For example, the result of the following \iscc/ statement is
\lstinline{True}.
\begin{lstlisting}[columns=flexible,escapechar=@,language=]{}
{ [i] : i = 3 or i = 5 } = { [3]; [5] };
\end{lstlisting}

\subsubsection{Maps and Access Relations}

A second important concept in the polyhedral model is that
of an \defindex{access relation}.
An access relation connects iterations of a statement
to the array elements accessed by those iterations.
Such a binary relation can be represented by a map in \isl/.
Maps are defined in similar way to sets,
except that the single space is replaced by a pair of spaces separated
by \verb!->!.
As an example, consider once more the program in \autoref{f:three loops}.
In particular, consider the access \lstinline{t[j+1]} in
statement \lstinline{F}.
The index expression maps the pair of iterations \lstinline{i}
and \lstinline{j} to \lstinline{t[j+1]}, i.e., element \lstinline{j+1}
of a space with name \lstinline{t}.
Ignoring the loop bound constraints, this access relation can
be represented as
\begin{lstlisting}[columns=flexible,escapechar=@,language=]{}
{ F[i,j] -> t[j + 1] }
\end{lstlisting}
It is however customary to include the constraints on the iterators
in the access relation, resulting in
\begin{lstlisting}[columns=flexible,escapechar=@,language=]{}
[n] -> { F[i,j] -> t[j + 1] : 0 <= i < n and 0 <= j < n - i }
\end{lstlisting}
The constraints can be added by intersecting the domains
of the access relations with the iteration domains.
For example, the following sequence constructs the access
relation for all reads in the program.
\begin{lstlisting}[columns=flexible,escapechar=@,language=]{}
D := [n] -> {
    T[i] : 0 <= i < n;
    F[i,j] : 0 <= i < n and 0 <= j < n - i;
    B[i] : 0 <= i < n
};
Read := {
    T[i] -> a[i];
    F[i,j] -> t[j];
    F[i,j] -> t[j + 1];
    B[i] -> t[i]
};
Read := Read * D;
\end{lstlisting}
In this sequence, the \lstinline{*} operator, when applied
to a map and a set, intersects the domain of the map with the set.
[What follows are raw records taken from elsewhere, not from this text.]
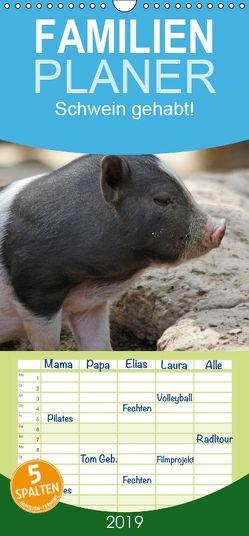 Schwein gehabt! – Familienplaner hoch (Wandkalender 2019 , 21 cm x 45 cm, hoch) von Lindert-Rottke,  Antje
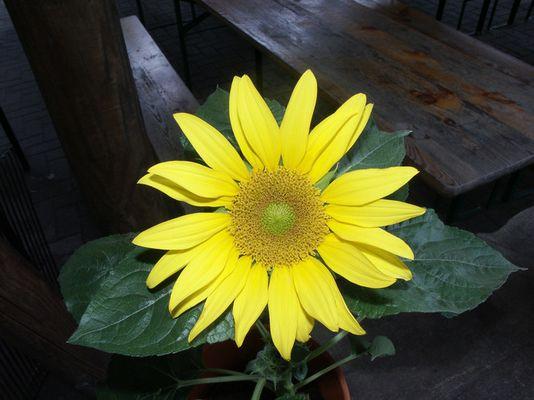 Die SUPER Blume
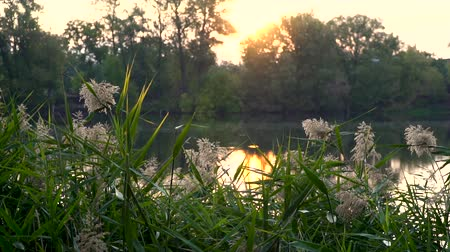 catástrofe : Landscape with reeds on first plan and warm sun through trees on river Stock Footage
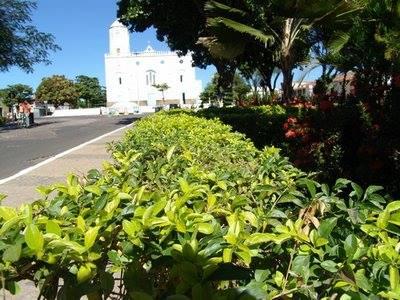 Prefeita Ceiça Dias decreta ponto facultativo nas repartições municipais de Valença do Piauí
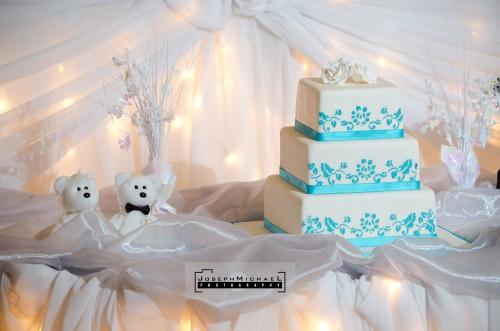 rosetta_mcclain_park_wedding_photos_17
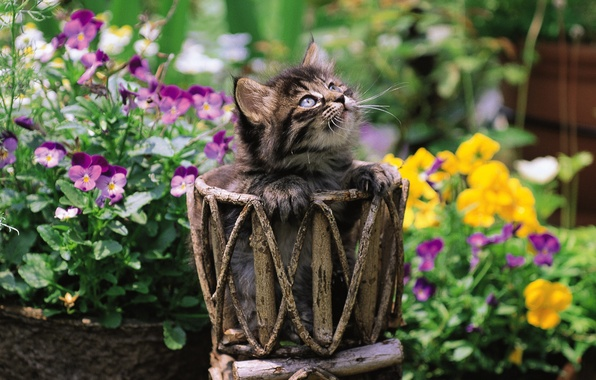 Picture cat, grass, cat, flowers, kitty, pussy, kitty, cat, Kote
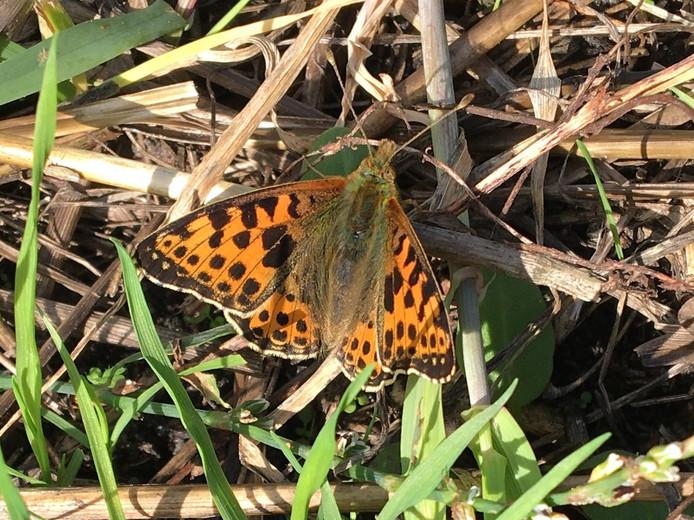 Het is hem echt: de kleine parelmoervlinder op de Sprengenberg in Haarle. De gedachte is dat het diertje door de toenemende warmte steeds verder het binnenland intrekt.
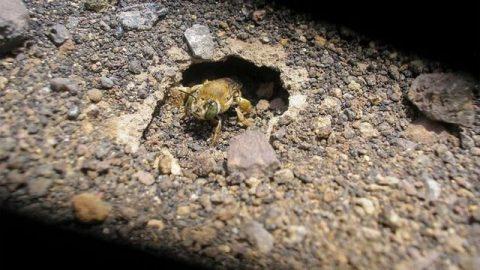 زندگی نوعی زنبور در میان مواد مذاب آتشفشانی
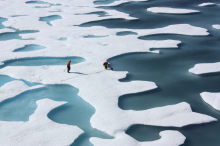 Melt pools on melting sea-ice. New research shows humans may have been altering Arctic sea ice longer than previously thought. Credit: NASA.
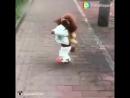 Собачка с рюкзаком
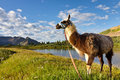 Llama in the Rocky Mountains Royalty Free Stock Photography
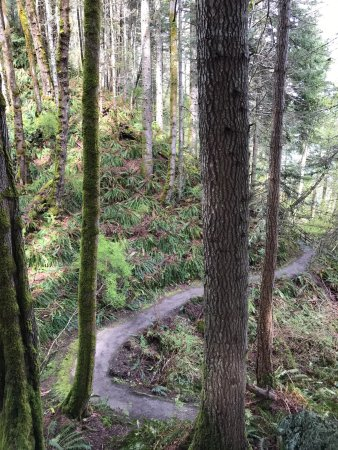 Courtenay, Canada: photo0.jpg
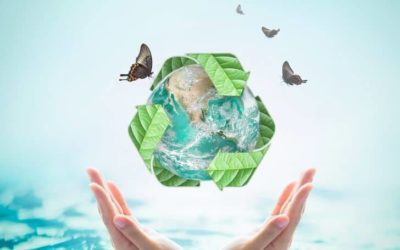Importance of Recycling and Why Should We Recycle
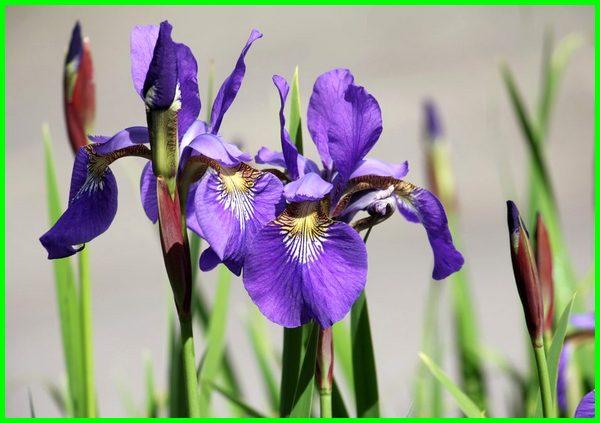 tanaman yang termasuk vegetatif, tanaman vegetatif alami, tanaman vegetatif adalah, tanaman vegetatif contohnya, tanaman apa vegetatif, tanaman vegetatif, tanaman hias vegetatif buatan, tanaman yang berkembang secara vegetatif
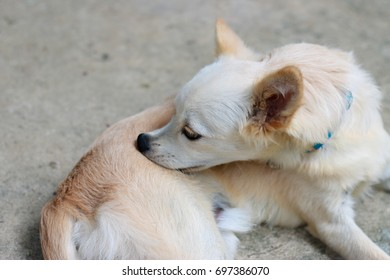 A dog laying down and playing outdoor / wallpaper/  animal background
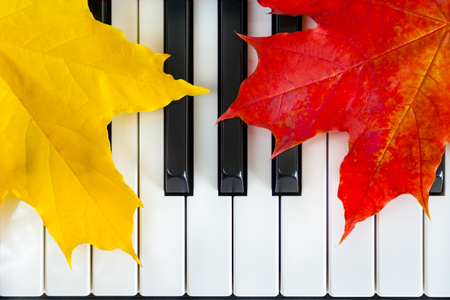 Close up view of autumn leaves on piano keys (background, concept)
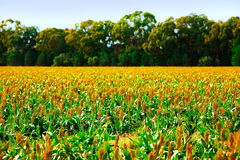 Crops. Field of crops under a blue sky Royalty Free Stock Photo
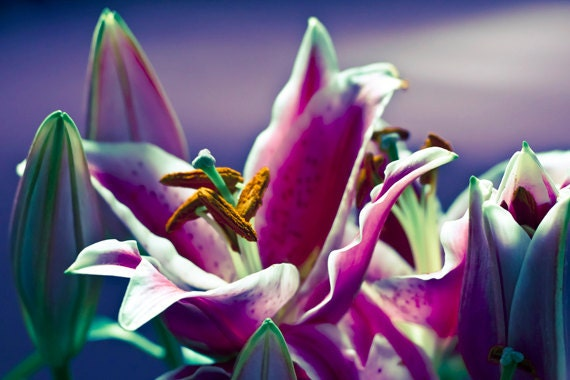 Lily photograph Digital Download Stargazer Lilies Fine Art Photography floral pink blue purple print  wall art
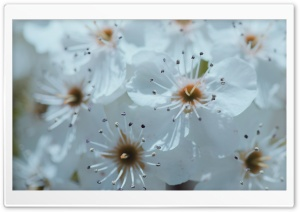 White Spring Blossoms HD Wide Wallpaper for Widescreen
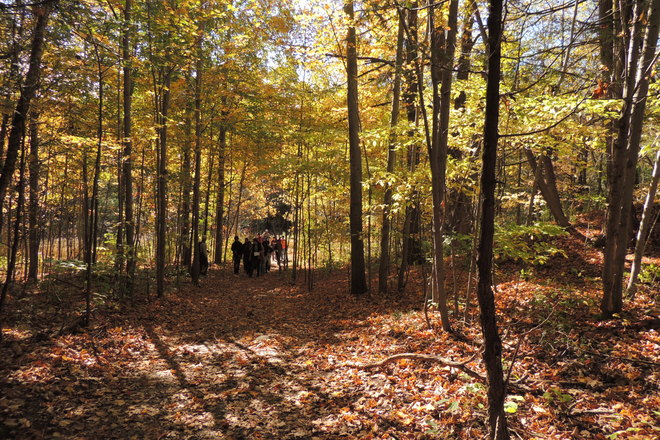 Fall, best time of the year for hiking Toronto, Ontario Canada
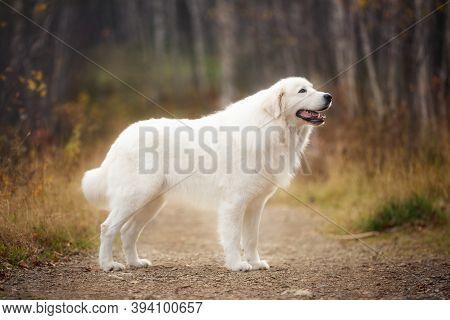 Portrait Of Big Beautiful Maremma Dog Standing In The Autumn Forest. White Fluffy Italian Sheepdog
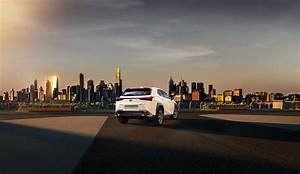 Lexus Ux Photo On Behance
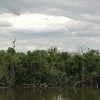Oklawaha River, Central Florida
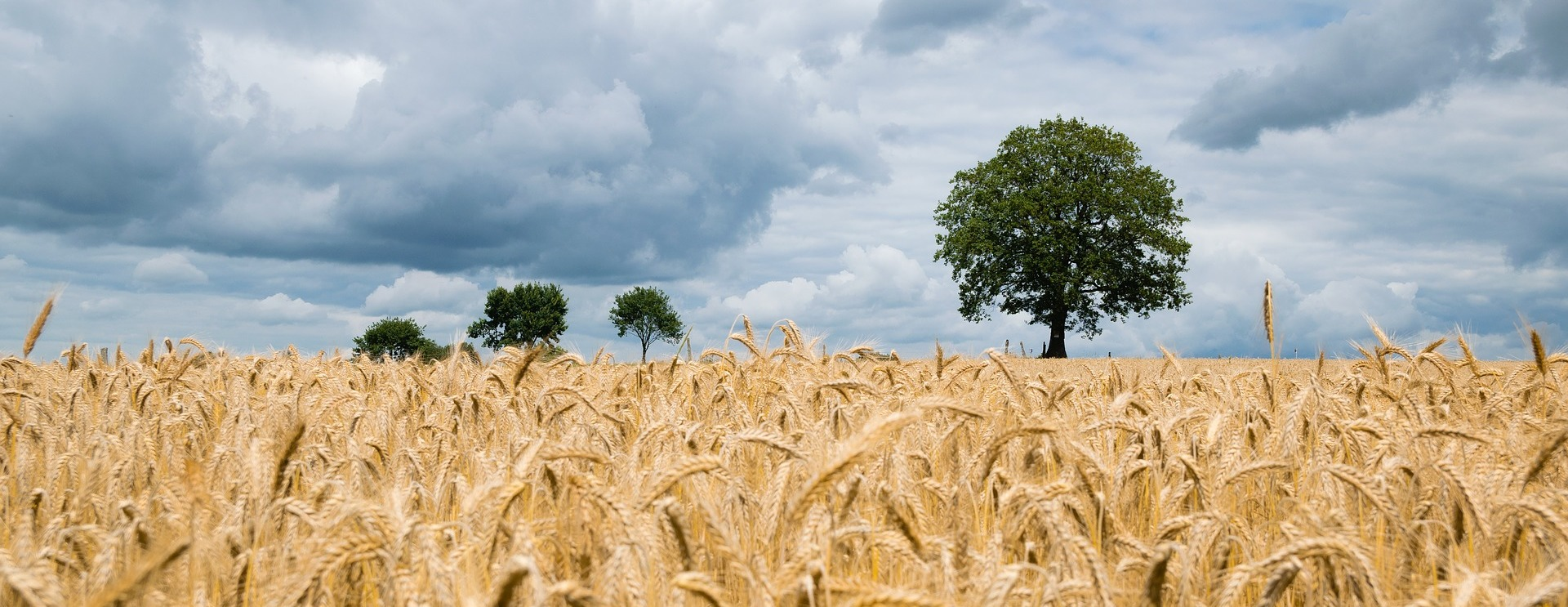 Russia exports 39% more barley in 2020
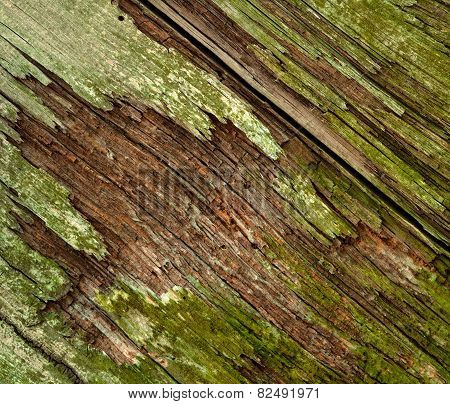 Moldy Old Wood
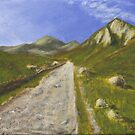 Pathway Through The Mournes by Les Sharpe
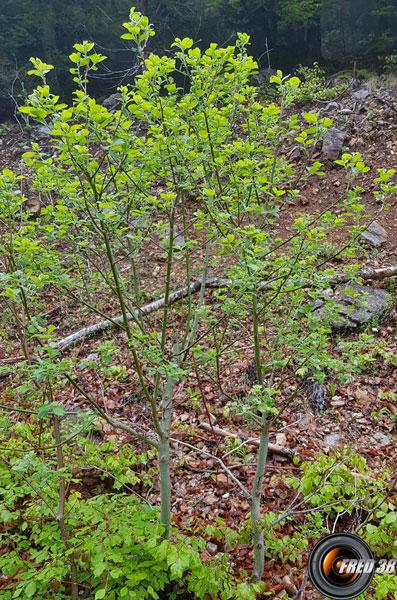 Saule marsault arbre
The notation \lstinline{R(S)} can be used to compute the image
of the set \lstinline{S} under the map \lstinline{R}.
For example, given the sequence above, \lstinline!Read({F[0,1]})!
computes the array elements read in iteration $(0,1)$ of statement
\lstinline{F} and is equal to
\begin{lstlisting}[columns=flexible,escapechar=@,language=]{}
[n] -> { t[2] : n >= 2; t[1] : n >= 2 }
\end{lstlisting}
That is, elements 1 and 2 of the \lstinline{t} array are read,
provided \lstinline{n} is at least 2.

Maps need not be single-valued.
As an example, assume that \lstinline{A} is a two-dimensional
array of size \lstinline{n} in both dimensions.
Iterations \lstinline{i} of
a statement \lstinline{S} may pass a pointer to an entire row
of \lstinline{A} to a function as in \lstinline{f(A[i])}.
Without knowing anything about \lstinline{f}, we would have
to assume that this function may access any element of the row.
The access relation corresponding to \lstinline{A[i]} is therefore
\begin{lstlisting}[columns=flexible,escapechar=@,language=]{}
[n] -> { S[i] -> A[i,j] : 0 <= i,j < n }
\end{lstlisting}
This map associates \lstinline{n} elements of \lstinline{A}
to each iteration of \lstinline{S}.

\subsubsection{Nested Spaces}

Each space may contain a nested pair of spaces.  Such nested spaces
are extremely useful in more advanced applications.
As an example, suppose that during equivalence checking
\shortcite{Verdoolaege2009equivalence}
of two programs the iterations of \verb!S1! in one program are supposed to
produce the same results as the same iterations of \verb!SA! in the other program,
which may be described using the following map
\begin{verbatim}
[n] -> { S1[i] -> SA[i] : 0 <= i <= n }
\end{verbatim}
If the iterations of \verb!S1! depend on the same iterations
of \verb!S2!, i.e., \verb!{S1[i]->S2[i]}!, while those of \verb!SA!
depend on the next iteration of \verb!B!, i.e., \verb!{SA[i]->SB[i+1]}!,
then we can apply the cross product of these two dependence maps, i.e.,
\begin{verbatim}
{ [S1[i] -> SA[i']] -> [S2[i] -> SB[1+i']] }
\end{verbatim}
to the original map to find
out which iterations of \verb!S2! should correspond to which
iterations of \verb!SB!.

\subsubsection{Basic Operations}

Basic operations on sets and maps include intersection (\ai[\tt]{*}),
union (\ai[\tt]{+}), difference (\ai[\tt]{-}), cross product (\ai[\tt]{cross}),
sampling (\ai[\tt]{sample}), affine hull (\ai[\tt]{aff}),
lexicographic optimization (\ai[\tt]{lexmin} or \ai[\tt]{lexmax}),
subset (\ai[\tt]{<=}) and equality (\ai[\tt]{=}) tests,
code generation (\ai[\tt]{codegen})
and the cardinality (\ai[\tt]{card}).
Additional operations on maps include computing domain (\ai[\tt]{dom})
and range (\ai[\tt]{ran}), differences between image and domain (\ai[\tt]{deltas}),
join (\ai[\tt]{.}), inverse (\ai[\tt]{\^{}-1}) and transitive closure (\ai[\tt]{\^{}+}).
The latter may result in an overapproximation.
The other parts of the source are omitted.